### [Data to process]
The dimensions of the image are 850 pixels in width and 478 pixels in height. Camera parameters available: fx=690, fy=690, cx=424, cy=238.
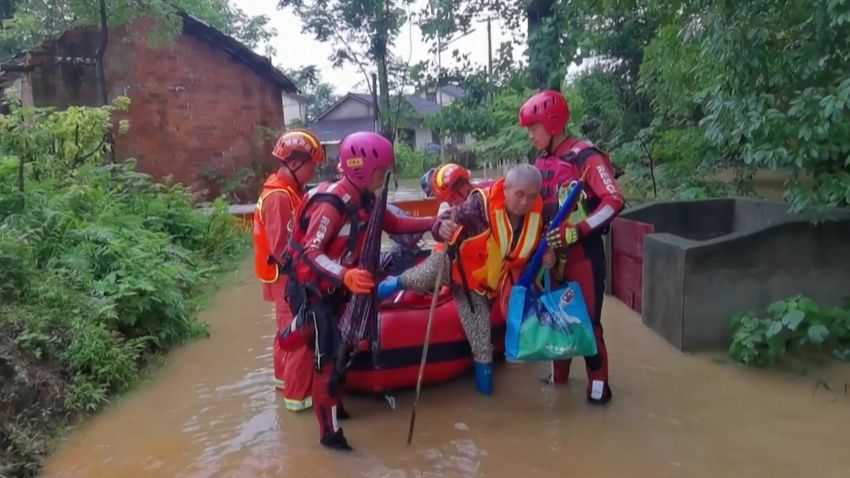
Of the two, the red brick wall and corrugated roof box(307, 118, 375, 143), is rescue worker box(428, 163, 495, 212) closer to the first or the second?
the red brick wall

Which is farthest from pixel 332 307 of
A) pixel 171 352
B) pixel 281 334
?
pixel 171 352

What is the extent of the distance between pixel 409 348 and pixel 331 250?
103 centimetres

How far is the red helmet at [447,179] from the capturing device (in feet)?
18.5

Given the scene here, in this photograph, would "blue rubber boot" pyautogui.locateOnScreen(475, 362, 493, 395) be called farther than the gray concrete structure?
No

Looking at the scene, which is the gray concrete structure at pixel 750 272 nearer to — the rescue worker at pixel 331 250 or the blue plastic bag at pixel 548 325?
the blue plastic bag at pixel 548 325

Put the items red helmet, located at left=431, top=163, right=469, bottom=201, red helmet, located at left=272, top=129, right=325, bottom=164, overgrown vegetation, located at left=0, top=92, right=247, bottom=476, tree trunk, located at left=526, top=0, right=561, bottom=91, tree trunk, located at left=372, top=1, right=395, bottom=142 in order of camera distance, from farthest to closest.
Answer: tree trunk, located at left=372, top=1, right=395, bottom=142 → tree trunk, located at left=526, top=0, right=561, bottom=91 → red helmet, located at left=431, top=163, right=469, bottom=201 → red helmet, located at left=272, top=129, right=325, bottom=164 → overgrown vegetation, located at left=0, top=92, right=247, bottom=476

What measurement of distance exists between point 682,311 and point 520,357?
6.07 feet

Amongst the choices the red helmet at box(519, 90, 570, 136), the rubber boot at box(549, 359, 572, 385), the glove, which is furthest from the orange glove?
the rubber boot at box(549, 359, 572, 385)

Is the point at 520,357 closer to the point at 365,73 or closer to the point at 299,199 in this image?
the point at 299,199

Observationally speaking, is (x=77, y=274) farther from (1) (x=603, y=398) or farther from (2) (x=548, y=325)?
(1) (x=603, y=398)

### [Stated task]
Give the entries again word for word, but skip the pictures.

### [Output of the exercise]
The dimensions of the image are 850 pixels in width and 478 pixels in height. Camera parameters available: fx=690, fy=690, cx=424, cy=238.
Of the two, the red brick wall and corrugated roof box(307, 118, 375, 143), is rescue worker box(428, 163, 495, 212) closer to the first or the second?
the red brick wall

Which is farthest from pixel 332 307 of
A) pixel 171 352
B) pixel 281 334
?
pixel 171 352

What is the extent of the distance between pixel 409 348 and pixel 331 250?
103 centimetres

How far is the red helmet at [447,179] from the capturing device (in feet)?
18.5

Given the scene here, in this photograph, would "blue rubber boot" pyautogui.locateOnScreen(475, 362, 493, 395) be called farther than the gray concrete structure?
No

Looking at the scene, which is the gray concrete structure at pixel 750 272 nearer to — the rescue worker at pixel 331 250 or the blue plastic bag at pixel 548 325?
the blue plastic bag at pixel 548 325

Put the items red helmet, located at left=431, top=163, right=469, bottom=201, red helmet, located at left=272, top=129, right=325, bottom=164, overgrown vegetation, located at left=0, top=92, right=247, bottom=476, tree trunk, located at left=526, top=0, right=561, bottom=91, tree trunk, located at left=372, top=1, right=395, bottom=142 in order of camera distance, from farthest to closest.
Answer: tree trunk, located at left=372, top=1, right=395, bottom=142 → tree trunk, located at left=526, top=0, right=561, bottom=91 → red helmet, located at left=431, top=163, right=469, bottom=201 → red helmet, located at left=272, top=129, right=325, bottom=164 → overgrown vegetation, located at left=0, top=92, right=247, bottom=476

What measurement of distance exists between point 682,311 and point 520,357?
6.07 feet

Amongst the choices the red helmet at box(519, 90, 570, 136), the rubber boot at box(549, 359, 572, 385), the glove, which is furthest from the orange glove?
the rubber boot at box(549, 359, 572, 385)

Is the point at 520,357 closer to the point at 365,73 or closer to the point at 299,199 in this image?
the point at 299,199

Observationally speaking, is (x=77, y=274) farther from (1) (x=603, y=398) or farther from (2) (x=548, y=325)?
(1) (x=603, y=398)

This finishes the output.